Sends an HTTP/1.1 request and returns the response as events.
from_http url:string, [method=string, body=record|string|blob, encode=string, headers=record, error_field=field, paginate=string|lambda, paginate_delay=duration, connection_timeout=duration, max_retry_count=int, retry_delay=duration, tls=record] [{ … }]Description
Section titled “Description”The from_http operator issues an HTTP request and returns the response as
events.
The from_http operator streams the HTTP response body to a parser
sub-pipeline as bytes. As response chunks arrive from the server, Tenzir
forwards them to the parser pipeline without buffering the entire response body
in memory first. You can provide the sub-pipeline explicitly, or omit it when
Tenzir can infer the response format.
When you omit the parser sub-pipeline, Tenzir infers the parser for each response page in this order:
- Use a non-empty
Content-Typeresponse header. - Use the URL path extension.
- Emit an error that asks you to provide an explicit parser sub-pipeline.
If a response contains a non-empty unsupported Content-Type header, Tenzir
doesn’t fall back to the URL extension. Provide an explicit parser sub-pipeline
for ambiguous or custom formats.
Use the sub-pipeline to parse the response body. The operator automatically
handles HTTP Content-Encoding. If the downloaded file itself is compressed,
add the appropriate decompressor to the sub-pipeline. For example, use
decompress_gzip followed by read_json for a downloaded gzip-compressed JSON
file.
url: string
Section titled “url: string”URL to connect to. Both http:// and https:// schemes are supported. If the
scheme is omitted, https:// is assumed.
The URL is resolved as a secret, so you can pass a secret name to avoid hardcoding sensitive URLs.
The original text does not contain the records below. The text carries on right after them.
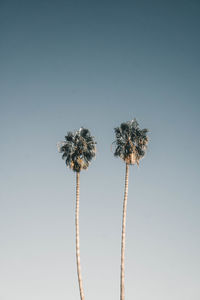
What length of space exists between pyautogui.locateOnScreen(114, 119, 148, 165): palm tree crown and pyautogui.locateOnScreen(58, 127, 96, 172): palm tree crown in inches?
115

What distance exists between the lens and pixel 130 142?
48.6 meters

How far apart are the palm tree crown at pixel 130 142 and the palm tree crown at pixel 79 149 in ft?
9.58

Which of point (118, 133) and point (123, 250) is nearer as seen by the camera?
point (123, 250)

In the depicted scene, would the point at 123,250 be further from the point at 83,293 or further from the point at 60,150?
the point at 60,150

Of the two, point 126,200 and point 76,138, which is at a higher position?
point 76,138

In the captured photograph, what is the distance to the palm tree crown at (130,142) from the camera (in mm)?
47969

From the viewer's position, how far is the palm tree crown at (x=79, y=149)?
158ft

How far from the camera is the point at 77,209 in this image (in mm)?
46781

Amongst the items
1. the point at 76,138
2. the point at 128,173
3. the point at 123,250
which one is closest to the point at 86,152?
the point at 76,138

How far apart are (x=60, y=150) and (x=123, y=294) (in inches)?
661

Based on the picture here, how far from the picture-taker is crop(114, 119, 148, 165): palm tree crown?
4797cm

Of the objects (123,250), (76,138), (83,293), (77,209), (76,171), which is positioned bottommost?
(83,293)

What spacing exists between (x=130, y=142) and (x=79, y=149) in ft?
18.6

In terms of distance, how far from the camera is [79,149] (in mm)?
48781
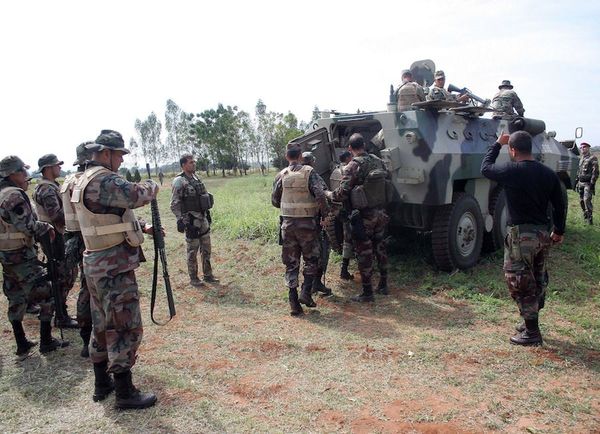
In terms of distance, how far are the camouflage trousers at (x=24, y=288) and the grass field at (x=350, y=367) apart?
414 millimetres

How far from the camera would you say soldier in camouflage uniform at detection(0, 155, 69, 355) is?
4363mm

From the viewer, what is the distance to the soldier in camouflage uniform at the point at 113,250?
3303mm

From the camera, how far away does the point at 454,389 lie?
3.45 meters

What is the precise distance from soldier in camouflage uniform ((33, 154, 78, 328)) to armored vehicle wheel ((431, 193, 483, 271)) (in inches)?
167

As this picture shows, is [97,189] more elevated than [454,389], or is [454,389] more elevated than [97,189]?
[97,189]

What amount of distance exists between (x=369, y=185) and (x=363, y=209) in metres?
0.29

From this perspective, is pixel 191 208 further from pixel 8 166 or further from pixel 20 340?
pixel 20 340

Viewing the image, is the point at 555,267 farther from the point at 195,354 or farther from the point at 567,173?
the point at 195,354

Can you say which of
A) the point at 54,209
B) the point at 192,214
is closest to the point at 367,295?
the point at 192,214

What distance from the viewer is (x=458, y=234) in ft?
21.0

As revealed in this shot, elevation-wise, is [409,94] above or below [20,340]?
above

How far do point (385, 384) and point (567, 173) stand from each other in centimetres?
653

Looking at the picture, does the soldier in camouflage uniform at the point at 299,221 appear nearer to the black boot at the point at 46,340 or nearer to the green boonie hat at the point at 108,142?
the green boonie hat at the point at 108,142

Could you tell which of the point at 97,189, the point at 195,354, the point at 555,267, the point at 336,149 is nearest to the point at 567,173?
the point at 555,267
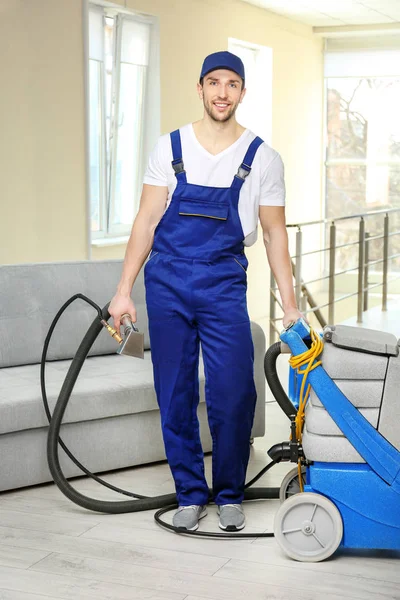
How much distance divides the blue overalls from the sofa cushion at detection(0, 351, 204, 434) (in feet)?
1.60

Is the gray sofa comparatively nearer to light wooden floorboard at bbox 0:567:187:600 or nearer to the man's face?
light wooden floorboard at bbox 0:567:187:600

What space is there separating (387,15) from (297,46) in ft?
2.96

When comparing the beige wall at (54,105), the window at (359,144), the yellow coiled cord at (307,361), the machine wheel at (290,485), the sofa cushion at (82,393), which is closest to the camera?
the yellow coiled cord at (307,361)

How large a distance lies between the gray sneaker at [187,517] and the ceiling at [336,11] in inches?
223

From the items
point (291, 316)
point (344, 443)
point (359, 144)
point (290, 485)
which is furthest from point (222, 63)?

method = string (optional)
Section titled “method = string (optional)”One of the following HTTP methods to use:
getheadpostputdelconnectoptionstrace
Defaults to get, or post when you set body.
headers = record (optional)
Section titled “headers = record (optional)”Record of headers to send with the request. Each value is resolved as a secret, so you can pass secret names to avoid hardcoding tokens or API keys directly in the pipeline.
timeout = duration (optional)
Section titled “timeout = duration (optional)”Timeout for the overall request.
Defaults to 90s.
connection_timeout = duration (optional)
Section titled “connection_timeout = duration (optional)”Timeout for establishing the connection.
Defaults to 5s.
max_retry_count = int (optional)
Section titled “max_retry_count = int (optional)”Maximum number of retry attempts per request.
A request is retried on transient transport failures and HTTP 429 and 5xx
responses.
Defaults to 5.
retry_delay = duration (optional)
Section titled “retry_delay = duration (optional)”Base duration between retry attempts.
Tenzir uses exponential backoff starting at retry_delay and capping at 16 * retry_delay. A Retry-After response header overrides this delay.
Defaults to 1s.
body = blob|record|string (optional)
Section titled “body = blob|record|string (optional)”Body to send with the HTTP request.
Tenzir resolves secrets in string bodies and in nested record values before it sends the request.
If the value is a record, the body is encoded according to the encode
option and Tenzir sets an appropriate Content-Type header.
encode = string (optional)
Section titled “encode = string (optional)”Specifies how to encode record bodies. Supported values:
jsonform
Defaults to json.
paginate = record -> string | record | null | string (optional)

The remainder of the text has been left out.